Anyway, having been out of it for a bit, I was just going to set up a new blog, but the more I looked into it, the more I kept reading that newsletters are the new blogs. And indeed, I’ve subscribed to a few and have been enjoying them precisely because they feel more personal, more conversational. The cool thing is, the writing also lives on the newsletter’s site so it’s kind of the best of both worlds. What’s more, commenting is enabled on the site for people who subscribe so the kind of dialogue with readers that I missed can resume, albeit in a bit more of a gated fashion.
I plan to write a few times each week but email less frequently so as to not be super annoying. I’ll write about the things I’m always thinking about: religion, culture, politics, and media, plus a few newer interests including sobriety, care ethics, medical humanities, and higher education. I’ll welcome your comments and feedback, and I’d even love to have guest writers join in too, if that’s something you might be interested in. I’m starting small; but I’d love to grow into a kind of community, so please do feel free to share liberally. Also, soon I’ll be joined here by a friend and colleague, but more on that later.

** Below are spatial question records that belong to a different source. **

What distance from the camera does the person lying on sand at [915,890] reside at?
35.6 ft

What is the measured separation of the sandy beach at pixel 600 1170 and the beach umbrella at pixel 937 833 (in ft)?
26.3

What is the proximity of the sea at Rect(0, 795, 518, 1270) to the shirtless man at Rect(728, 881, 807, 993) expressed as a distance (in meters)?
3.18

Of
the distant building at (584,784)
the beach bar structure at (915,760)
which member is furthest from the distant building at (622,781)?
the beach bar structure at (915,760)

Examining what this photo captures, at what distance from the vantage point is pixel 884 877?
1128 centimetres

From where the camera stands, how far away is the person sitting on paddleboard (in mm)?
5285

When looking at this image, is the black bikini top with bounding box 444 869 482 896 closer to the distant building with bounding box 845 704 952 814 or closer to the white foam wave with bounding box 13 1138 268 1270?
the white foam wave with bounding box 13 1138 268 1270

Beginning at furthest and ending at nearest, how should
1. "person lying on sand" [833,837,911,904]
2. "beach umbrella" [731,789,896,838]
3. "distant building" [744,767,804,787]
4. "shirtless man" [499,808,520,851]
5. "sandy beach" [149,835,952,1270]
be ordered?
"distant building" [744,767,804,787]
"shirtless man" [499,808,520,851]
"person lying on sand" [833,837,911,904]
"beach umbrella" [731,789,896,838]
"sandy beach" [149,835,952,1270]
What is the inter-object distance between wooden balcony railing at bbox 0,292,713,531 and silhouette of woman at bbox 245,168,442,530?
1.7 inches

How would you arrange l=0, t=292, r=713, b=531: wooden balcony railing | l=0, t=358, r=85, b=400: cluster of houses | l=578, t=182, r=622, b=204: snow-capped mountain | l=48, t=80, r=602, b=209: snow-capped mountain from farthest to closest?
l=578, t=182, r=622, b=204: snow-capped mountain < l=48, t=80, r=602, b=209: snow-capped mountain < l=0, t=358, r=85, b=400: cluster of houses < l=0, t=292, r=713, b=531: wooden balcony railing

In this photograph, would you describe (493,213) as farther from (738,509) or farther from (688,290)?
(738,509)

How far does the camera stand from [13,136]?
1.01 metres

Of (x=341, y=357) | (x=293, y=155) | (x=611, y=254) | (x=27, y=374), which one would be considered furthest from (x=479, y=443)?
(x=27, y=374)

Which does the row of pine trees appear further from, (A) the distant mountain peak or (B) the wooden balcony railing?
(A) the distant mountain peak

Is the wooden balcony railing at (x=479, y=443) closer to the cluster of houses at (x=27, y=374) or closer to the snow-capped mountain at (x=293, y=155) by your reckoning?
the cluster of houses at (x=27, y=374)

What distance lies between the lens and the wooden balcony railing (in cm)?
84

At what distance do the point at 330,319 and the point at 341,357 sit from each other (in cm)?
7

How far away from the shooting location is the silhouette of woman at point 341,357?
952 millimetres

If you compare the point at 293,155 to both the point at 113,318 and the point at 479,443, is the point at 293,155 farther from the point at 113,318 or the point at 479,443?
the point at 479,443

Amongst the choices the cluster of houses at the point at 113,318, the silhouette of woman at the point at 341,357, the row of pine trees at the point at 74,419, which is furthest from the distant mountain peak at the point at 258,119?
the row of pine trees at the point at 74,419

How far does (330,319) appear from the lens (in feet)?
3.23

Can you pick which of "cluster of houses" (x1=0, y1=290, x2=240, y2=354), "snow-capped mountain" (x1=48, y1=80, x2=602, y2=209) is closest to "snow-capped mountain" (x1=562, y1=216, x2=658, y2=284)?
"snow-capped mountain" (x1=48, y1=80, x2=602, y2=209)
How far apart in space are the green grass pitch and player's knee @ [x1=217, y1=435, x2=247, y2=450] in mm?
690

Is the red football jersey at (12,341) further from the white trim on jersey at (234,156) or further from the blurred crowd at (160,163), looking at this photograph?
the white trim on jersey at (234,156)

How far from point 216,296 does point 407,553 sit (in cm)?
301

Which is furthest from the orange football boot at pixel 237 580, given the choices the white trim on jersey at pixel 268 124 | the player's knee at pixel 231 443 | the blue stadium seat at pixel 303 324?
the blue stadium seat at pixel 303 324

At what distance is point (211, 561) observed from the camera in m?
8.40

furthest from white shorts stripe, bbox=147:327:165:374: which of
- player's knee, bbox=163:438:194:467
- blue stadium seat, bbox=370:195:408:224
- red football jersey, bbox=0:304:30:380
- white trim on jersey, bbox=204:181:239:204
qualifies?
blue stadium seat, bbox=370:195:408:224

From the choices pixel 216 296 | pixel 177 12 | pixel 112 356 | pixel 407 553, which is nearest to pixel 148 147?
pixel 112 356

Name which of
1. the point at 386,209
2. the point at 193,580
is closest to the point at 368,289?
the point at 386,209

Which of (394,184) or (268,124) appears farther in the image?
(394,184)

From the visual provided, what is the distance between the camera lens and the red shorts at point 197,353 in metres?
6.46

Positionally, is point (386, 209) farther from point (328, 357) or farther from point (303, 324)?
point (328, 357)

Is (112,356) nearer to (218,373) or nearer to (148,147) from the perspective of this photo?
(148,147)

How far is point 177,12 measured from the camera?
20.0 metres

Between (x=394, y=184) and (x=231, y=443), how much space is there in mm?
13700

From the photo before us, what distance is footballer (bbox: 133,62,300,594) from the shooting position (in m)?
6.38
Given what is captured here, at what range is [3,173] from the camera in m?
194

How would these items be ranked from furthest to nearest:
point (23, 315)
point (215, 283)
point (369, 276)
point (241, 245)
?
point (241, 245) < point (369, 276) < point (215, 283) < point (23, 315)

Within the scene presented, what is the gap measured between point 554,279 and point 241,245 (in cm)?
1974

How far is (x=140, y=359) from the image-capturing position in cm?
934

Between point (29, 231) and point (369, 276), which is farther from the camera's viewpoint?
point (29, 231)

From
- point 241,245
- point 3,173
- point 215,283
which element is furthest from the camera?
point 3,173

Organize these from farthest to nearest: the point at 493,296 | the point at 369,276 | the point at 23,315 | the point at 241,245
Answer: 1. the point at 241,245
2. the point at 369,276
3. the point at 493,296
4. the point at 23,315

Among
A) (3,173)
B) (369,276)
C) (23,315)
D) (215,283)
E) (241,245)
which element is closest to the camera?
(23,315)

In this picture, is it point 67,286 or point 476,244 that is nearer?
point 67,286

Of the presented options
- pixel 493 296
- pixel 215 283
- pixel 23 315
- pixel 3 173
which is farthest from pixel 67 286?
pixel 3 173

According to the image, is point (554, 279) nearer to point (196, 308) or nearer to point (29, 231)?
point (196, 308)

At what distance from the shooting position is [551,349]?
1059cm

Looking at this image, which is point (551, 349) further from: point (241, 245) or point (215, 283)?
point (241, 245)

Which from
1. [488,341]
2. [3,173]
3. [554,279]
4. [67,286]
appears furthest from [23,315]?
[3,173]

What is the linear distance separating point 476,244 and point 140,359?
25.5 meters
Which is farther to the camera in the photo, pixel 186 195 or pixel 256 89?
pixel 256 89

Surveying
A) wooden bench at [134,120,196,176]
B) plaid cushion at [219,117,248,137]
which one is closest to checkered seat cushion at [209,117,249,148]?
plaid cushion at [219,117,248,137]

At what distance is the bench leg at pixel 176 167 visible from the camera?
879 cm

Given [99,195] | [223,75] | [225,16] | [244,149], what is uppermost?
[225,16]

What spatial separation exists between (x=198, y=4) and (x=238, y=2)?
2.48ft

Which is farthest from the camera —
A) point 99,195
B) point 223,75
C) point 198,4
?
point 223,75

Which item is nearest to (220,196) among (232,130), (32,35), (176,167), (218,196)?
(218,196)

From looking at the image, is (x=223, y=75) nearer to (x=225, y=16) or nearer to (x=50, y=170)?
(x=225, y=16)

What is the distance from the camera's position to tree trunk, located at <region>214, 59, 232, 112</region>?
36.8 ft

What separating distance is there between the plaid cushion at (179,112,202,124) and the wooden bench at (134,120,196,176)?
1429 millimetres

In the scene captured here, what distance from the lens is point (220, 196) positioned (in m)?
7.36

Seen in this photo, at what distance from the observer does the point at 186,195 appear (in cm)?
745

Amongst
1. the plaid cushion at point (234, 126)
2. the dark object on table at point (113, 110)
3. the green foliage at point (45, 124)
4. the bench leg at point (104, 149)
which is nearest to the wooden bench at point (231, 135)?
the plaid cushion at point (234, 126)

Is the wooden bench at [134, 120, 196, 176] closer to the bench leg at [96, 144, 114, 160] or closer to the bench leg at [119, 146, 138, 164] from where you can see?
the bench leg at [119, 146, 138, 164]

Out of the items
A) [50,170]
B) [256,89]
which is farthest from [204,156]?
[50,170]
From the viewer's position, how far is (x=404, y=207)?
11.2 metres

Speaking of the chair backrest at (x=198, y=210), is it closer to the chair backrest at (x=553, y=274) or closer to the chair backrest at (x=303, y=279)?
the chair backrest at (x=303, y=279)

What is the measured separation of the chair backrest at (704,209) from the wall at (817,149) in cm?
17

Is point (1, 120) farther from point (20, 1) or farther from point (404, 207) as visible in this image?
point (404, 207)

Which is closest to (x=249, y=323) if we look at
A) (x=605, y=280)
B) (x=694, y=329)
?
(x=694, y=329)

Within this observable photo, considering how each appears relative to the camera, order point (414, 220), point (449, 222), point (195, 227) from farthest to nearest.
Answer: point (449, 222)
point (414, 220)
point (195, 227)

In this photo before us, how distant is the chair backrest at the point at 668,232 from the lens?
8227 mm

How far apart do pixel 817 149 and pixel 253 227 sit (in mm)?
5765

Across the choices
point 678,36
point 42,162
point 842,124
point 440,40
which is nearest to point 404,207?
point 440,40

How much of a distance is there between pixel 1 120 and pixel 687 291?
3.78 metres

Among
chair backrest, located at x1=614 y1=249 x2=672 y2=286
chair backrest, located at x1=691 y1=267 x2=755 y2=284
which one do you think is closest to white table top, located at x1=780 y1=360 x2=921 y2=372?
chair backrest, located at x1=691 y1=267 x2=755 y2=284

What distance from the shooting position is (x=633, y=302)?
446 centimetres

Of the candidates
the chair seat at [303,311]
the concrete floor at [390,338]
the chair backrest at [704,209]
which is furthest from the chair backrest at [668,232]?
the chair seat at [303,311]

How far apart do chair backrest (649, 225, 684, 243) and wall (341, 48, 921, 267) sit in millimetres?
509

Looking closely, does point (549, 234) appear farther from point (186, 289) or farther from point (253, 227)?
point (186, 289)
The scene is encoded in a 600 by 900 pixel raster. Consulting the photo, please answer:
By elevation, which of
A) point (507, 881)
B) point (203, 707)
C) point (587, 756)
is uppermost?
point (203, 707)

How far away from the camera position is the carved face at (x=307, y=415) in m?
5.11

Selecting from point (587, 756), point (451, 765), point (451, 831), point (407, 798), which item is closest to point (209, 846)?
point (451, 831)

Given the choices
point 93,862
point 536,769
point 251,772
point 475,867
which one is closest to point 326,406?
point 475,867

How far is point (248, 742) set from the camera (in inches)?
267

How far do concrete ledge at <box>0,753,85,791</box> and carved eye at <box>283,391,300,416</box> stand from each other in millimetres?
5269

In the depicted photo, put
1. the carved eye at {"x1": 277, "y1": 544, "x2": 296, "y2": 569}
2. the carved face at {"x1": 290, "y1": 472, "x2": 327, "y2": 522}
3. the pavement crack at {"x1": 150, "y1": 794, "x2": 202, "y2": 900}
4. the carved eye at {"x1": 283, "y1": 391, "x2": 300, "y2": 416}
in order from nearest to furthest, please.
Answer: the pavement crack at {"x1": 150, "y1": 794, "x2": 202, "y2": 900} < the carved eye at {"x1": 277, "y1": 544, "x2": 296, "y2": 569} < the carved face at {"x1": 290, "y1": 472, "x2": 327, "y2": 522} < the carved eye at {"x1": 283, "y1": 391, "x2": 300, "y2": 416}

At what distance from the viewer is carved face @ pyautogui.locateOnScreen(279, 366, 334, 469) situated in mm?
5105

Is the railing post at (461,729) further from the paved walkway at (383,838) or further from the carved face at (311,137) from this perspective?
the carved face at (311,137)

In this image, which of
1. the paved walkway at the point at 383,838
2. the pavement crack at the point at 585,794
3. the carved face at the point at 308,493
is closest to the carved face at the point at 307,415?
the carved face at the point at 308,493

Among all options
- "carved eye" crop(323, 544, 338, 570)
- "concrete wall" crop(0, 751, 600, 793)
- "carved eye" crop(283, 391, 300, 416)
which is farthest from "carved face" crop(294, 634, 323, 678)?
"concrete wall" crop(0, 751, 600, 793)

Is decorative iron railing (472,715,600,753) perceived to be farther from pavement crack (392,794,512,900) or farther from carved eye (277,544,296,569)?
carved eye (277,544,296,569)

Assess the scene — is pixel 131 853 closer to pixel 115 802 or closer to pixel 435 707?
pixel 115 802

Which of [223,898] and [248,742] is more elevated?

And, of course, if you don’t want any part of this, you can just choose to not subscribe and I won’t be offended at all. That said, I hope you’ll try on this new hat (or helmet, in case it’s a rocky ride, see below) with me and see where it goes. As a subscriber you have access to comments, and you can always just email me directly or find me on Twitter. I really have missed the intellectual stimulation that comes from good conversation with thoughtful friends.
See you on the internet!
Fitz
You and your love of helmets.
Fitz, seems like the perfect medium for you to express your thoughts, as well as engage with people at the pace you want. I was hoping you would write "plus a few newer interests including...sports", but alas, you can't win them all. Looking forward to learning and engaging with you on this new platform!